The Grand Duke had folded his arms and was staring out of the window toward the white dome of the church now dyed red like a globule of blood in the sunset.
The old man watched him for a moment, all the fealty of his many years of service in his gaze and attitude.
"I do not like the look of things, Highness. What does it matter how good their hearts are if their brains are bad?"
"I must go and talk with them, Vasili," said the Grand Duke quietly.
The old man took a step forward.
"If I might make so free – "
"Speak – "
"Not to-night, Master – "
"Why not?"
"It will be dangerous. Last night their voices were raised even against you."
"Me! Why? Have I not done everything I could to help them? I am their friend – because I believe in their cause: and they will get their rights too but not by burning and looting – "
"And murder, Master. Two of Prince Galitzin's foresters were killed."
The Grand Duke turned. "That's bad. Murder in Zukovo!" He flicked his extinguished cigarette out of the window and made a gesture with his hand.
"Go, Vasili. I want to think. I will ring if I need you."
"You will not go to Zukovo to-night?"
"I don't know."
And with another gesture he waved the servant away.

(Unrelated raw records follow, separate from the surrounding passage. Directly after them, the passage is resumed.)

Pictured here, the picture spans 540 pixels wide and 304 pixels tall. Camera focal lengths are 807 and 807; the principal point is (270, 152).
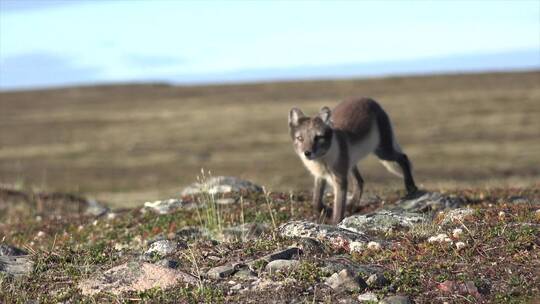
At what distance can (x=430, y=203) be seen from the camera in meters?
12.1

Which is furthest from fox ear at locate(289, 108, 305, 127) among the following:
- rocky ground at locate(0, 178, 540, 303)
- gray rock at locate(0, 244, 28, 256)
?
gray rock at locate(0, 244, 28, 256)

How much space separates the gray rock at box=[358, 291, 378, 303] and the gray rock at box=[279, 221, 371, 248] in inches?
52.4

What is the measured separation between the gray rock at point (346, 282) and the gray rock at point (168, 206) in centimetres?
653

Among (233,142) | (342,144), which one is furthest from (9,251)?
(233,142)

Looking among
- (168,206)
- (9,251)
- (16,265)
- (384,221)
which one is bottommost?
(168,206)

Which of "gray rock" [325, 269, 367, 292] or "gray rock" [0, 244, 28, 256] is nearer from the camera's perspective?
"gray rock" [325, 269, 367, 292]

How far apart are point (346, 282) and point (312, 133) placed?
18.0 feet

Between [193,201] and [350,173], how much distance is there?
108 inches

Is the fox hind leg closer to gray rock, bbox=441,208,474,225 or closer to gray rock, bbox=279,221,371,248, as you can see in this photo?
gray rock, bbox=441,208,474,225

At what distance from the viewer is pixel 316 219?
1229cm

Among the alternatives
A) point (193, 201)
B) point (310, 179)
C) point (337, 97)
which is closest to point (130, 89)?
point (337, 97)

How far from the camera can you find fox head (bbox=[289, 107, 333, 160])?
12.3 metres

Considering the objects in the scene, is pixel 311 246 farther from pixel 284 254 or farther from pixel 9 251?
pixel 9 251

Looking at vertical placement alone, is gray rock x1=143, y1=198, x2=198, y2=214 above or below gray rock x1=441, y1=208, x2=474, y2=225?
below
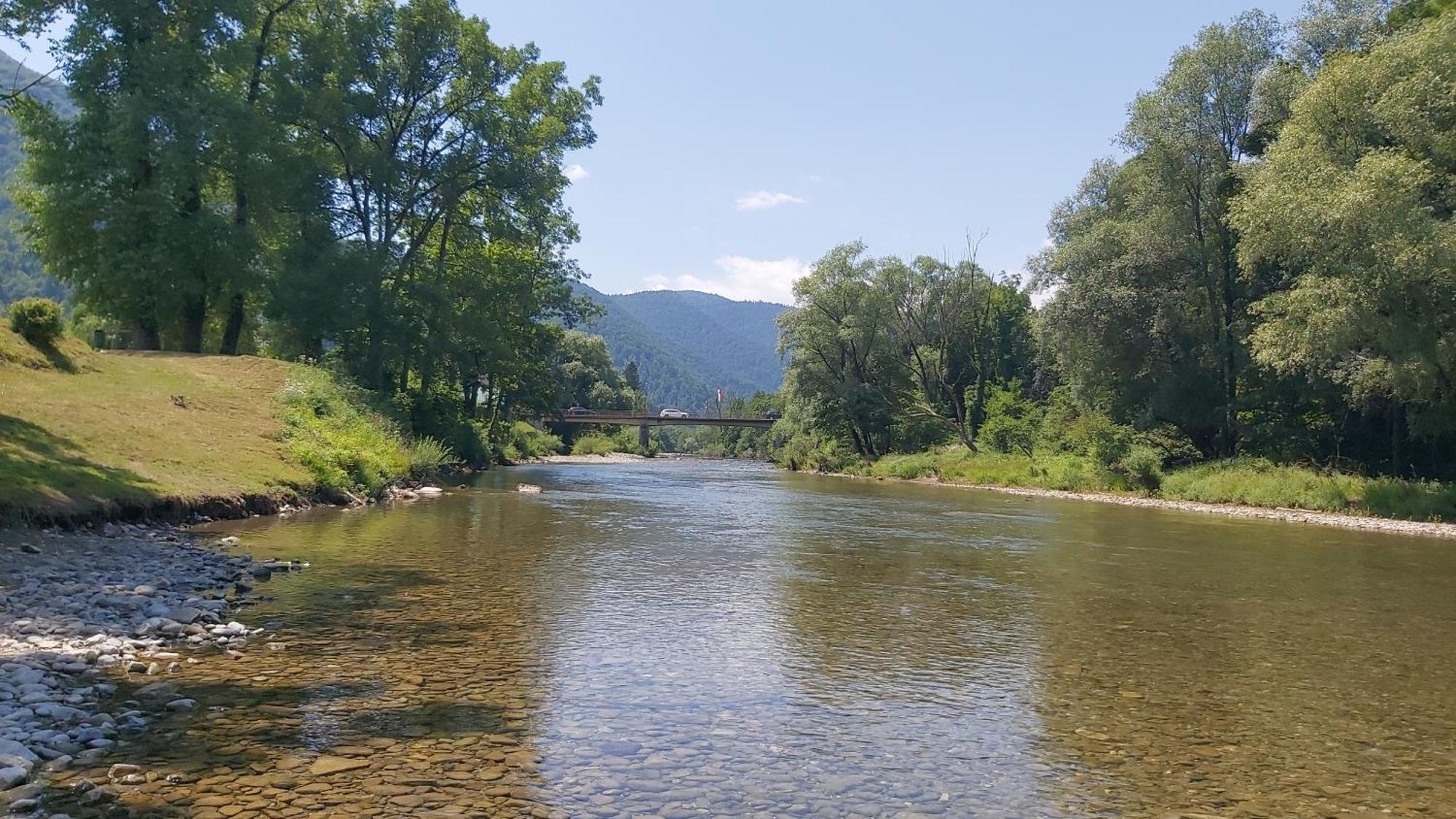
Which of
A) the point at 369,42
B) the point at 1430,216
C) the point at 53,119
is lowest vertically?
the point at 1430,216

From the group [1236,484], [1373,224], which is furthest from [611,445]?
[1373,224]

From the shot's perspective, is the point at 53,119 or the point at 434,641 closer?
the point at 434,641

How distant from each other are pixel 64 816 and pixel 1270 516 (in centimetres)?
3513

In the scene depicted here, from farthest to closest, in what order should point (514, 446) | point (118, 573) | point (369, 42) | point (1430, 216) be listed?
1. point (514, 446)
2. point (369, 42)
3. point (1430, 216)
4. point (118, 573)

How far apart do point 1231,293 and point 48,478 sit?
44.8m

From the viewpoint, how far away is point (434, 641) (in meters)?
10.6

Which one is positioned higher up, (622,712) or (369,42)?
(369,42)

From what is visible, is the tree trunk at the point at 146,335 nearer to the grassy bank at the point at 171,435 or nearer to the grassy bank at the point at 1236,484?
the grassy bank at the point at 171,435

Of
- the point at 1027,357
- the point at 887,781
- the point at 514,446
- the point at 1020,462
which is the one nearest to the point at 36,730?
the point at 887,781

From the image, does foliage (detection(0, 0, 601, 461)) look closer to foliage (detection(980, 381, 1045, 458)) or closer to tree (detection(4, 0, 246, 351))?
tree (detection(4, 0, 246, 351))

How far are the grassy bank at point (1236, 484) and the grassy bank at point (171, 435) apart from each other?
31280mm

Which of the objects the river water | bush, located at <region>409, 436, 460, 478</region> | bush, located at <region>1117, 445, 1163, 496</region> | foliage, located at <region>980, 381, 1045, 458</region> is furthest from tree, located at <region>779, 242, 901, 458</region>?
the river water

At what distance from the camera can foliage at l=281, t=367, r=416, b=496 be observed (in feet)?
86.0

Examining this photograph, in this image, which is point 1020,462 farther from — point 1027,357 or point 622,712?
point 622,712
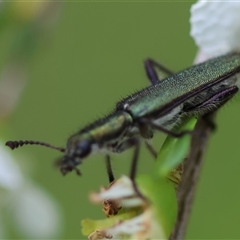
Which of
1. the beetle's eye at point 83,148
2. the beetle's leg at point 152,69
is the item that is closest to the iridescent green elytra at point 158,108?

When Vasili had gone, the Grand Duke sat, his legs across the chair by the window, his arms folded along its back while his dark eyes peered out, beyond the hills and forests, beyond the reddened dome of the village church into the past where his magnificent father Nicholas Petrovitch held feudal sway over all the land within his vision and his father's fathers from the time of his own great namesake held all Russia in the hollow of their hands.
The Grand Duke's eyes were hard and bright above the slightly prominent cheek bones, the vestiges of his Oriental origin, but there was something of his English mother too in the contours of his chin and lips, which tempered the hardness of his expression. The lines at his brows were not the savage marks of anger, or the vengefulness that had characterized the pitiless blood which ran in his veins, but rather were they lines of disappointment, of perplexity at the problem that confronted him, and pity for his people who did not know where to turn for guidance. He still believed them to be his people, a heritage from his lordly parent, his children, who were responsible to him and to whom he was responsible. It was a habit of thought, inalienable, the product of the ages. But it was the calm philosophy of his English mother that had first given him his real sense of obligation to them, her teachings, even before the war began, that had shown him how terrible were the problems that confronted his future.
His service in the Army had opened his eyes still wider and when Russia had deserted her allies he had returned to Zukovo to begin the work of reconstruction in the ways his awakened conscience had dictated. He had visited their homes, offered them counsel, given them such money as he could spare, and had, he thought, become their friend as well as their hereditary guardian. All had gone well at first. They had listened to him, accepted his advice and his money and renewed their fealty under the new order of things, vowing that whatever happened elsewhere in Russia, blood and agony and starvation should not visit Zukovo.